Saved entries
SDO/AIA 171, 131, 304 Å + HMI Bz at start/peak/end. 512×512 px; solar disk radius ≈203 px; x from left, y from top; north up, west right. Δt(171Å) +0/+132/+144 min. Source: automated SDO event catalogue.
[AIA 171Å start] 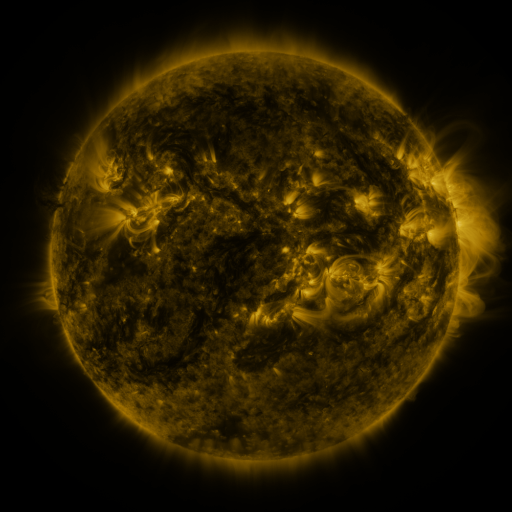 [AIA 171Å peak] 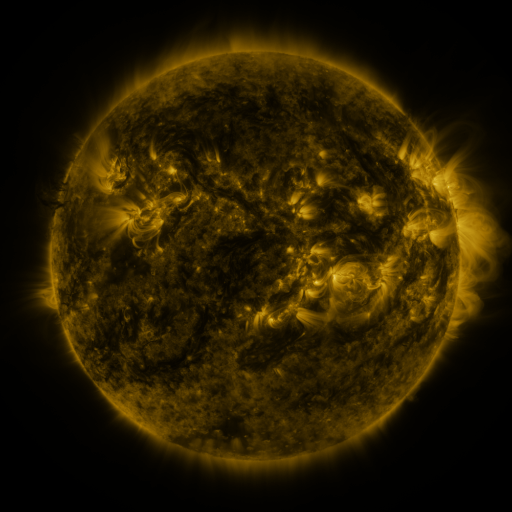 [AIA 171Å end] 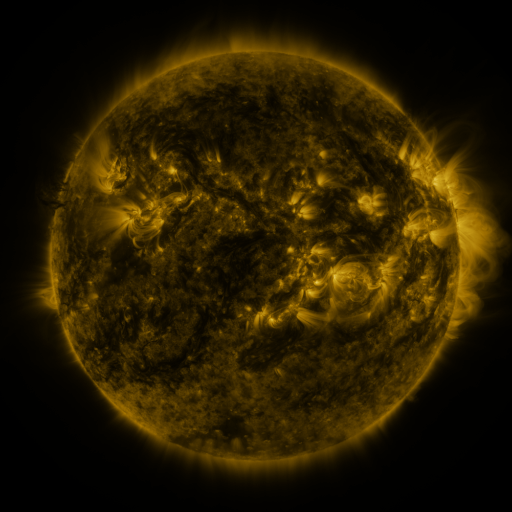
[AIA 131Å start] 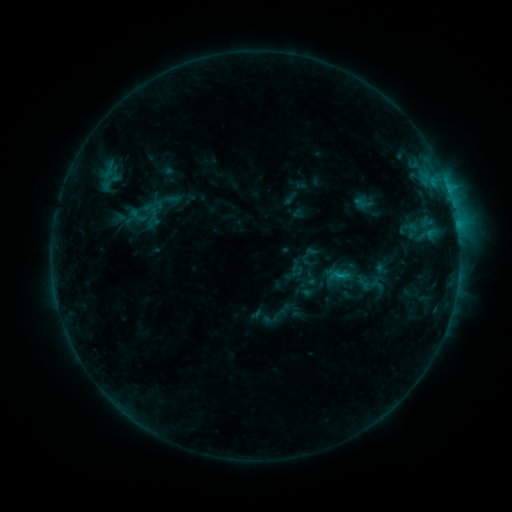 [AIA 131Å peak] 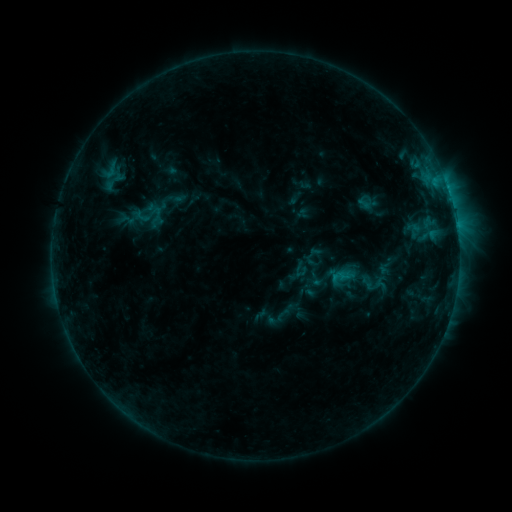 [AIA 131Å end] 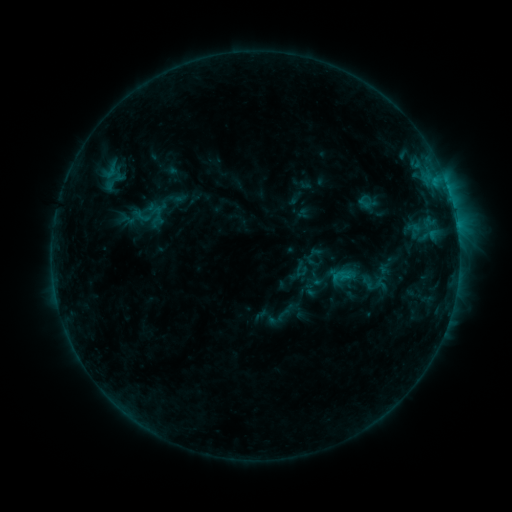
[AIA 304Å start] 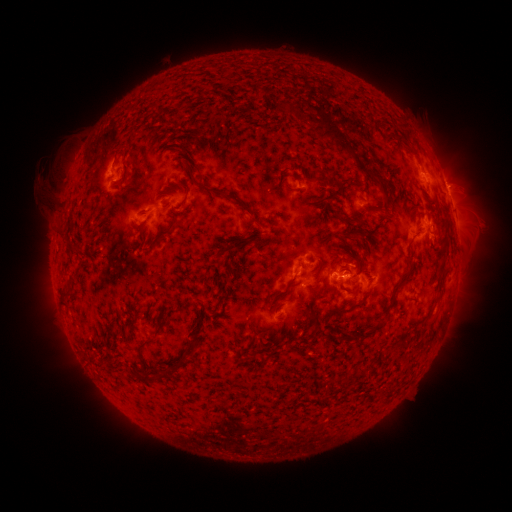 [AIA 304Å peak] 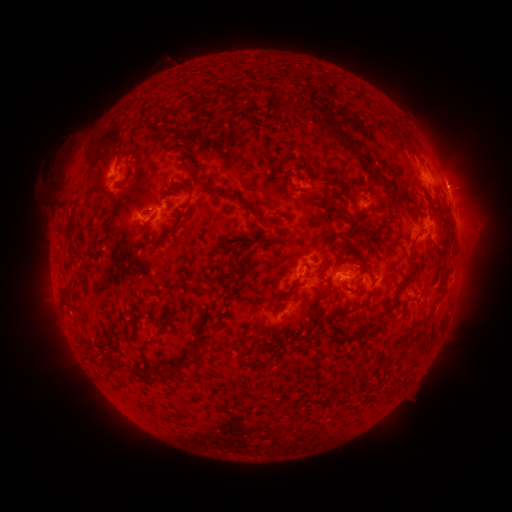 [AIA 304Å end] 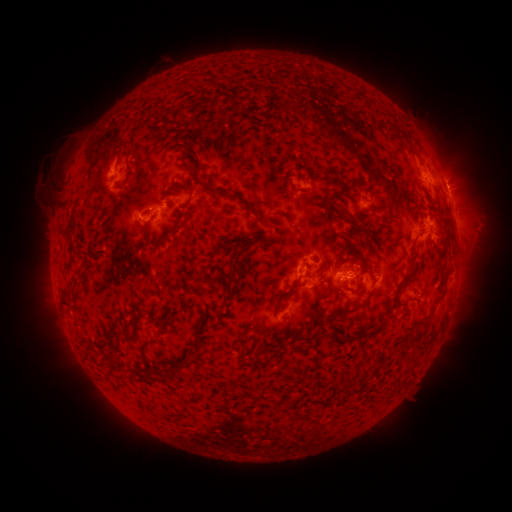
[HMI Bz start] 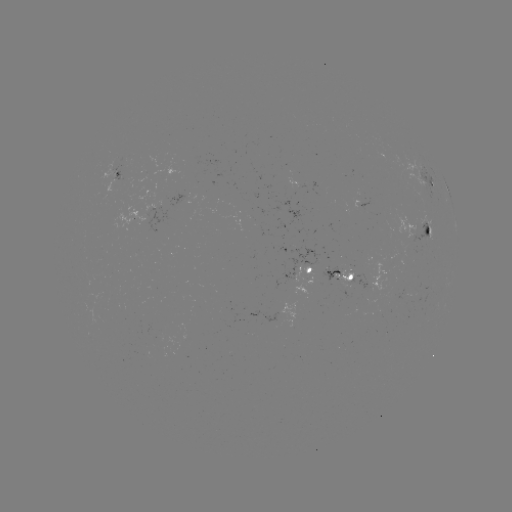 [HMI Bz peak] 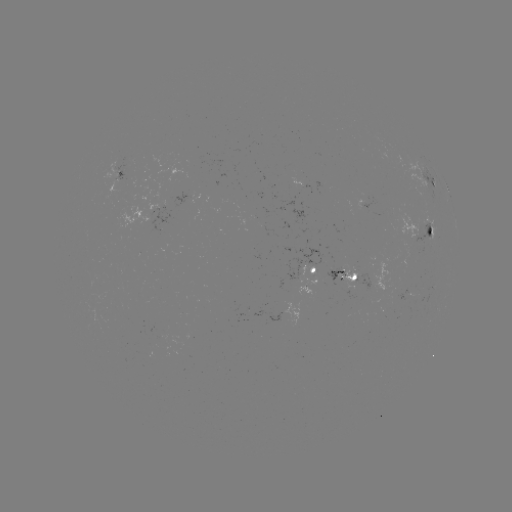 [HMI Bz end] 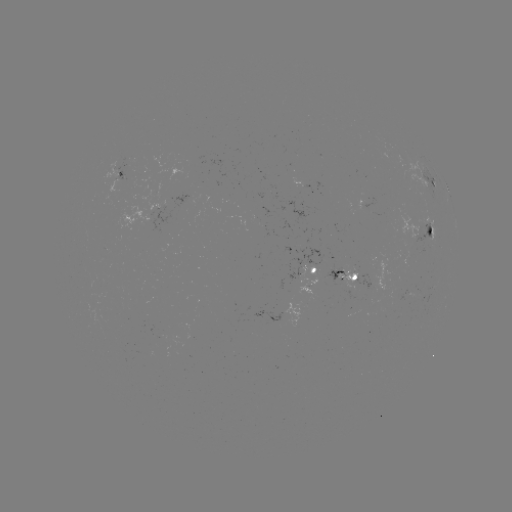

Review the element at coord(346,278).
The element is emerging-flux region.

• EXERCISE BRIEF: Going through the entries above, show each line that contains "element".

• TASK RESPONSE:
Review the element at coord(346,278).
The element is emerging-flux region.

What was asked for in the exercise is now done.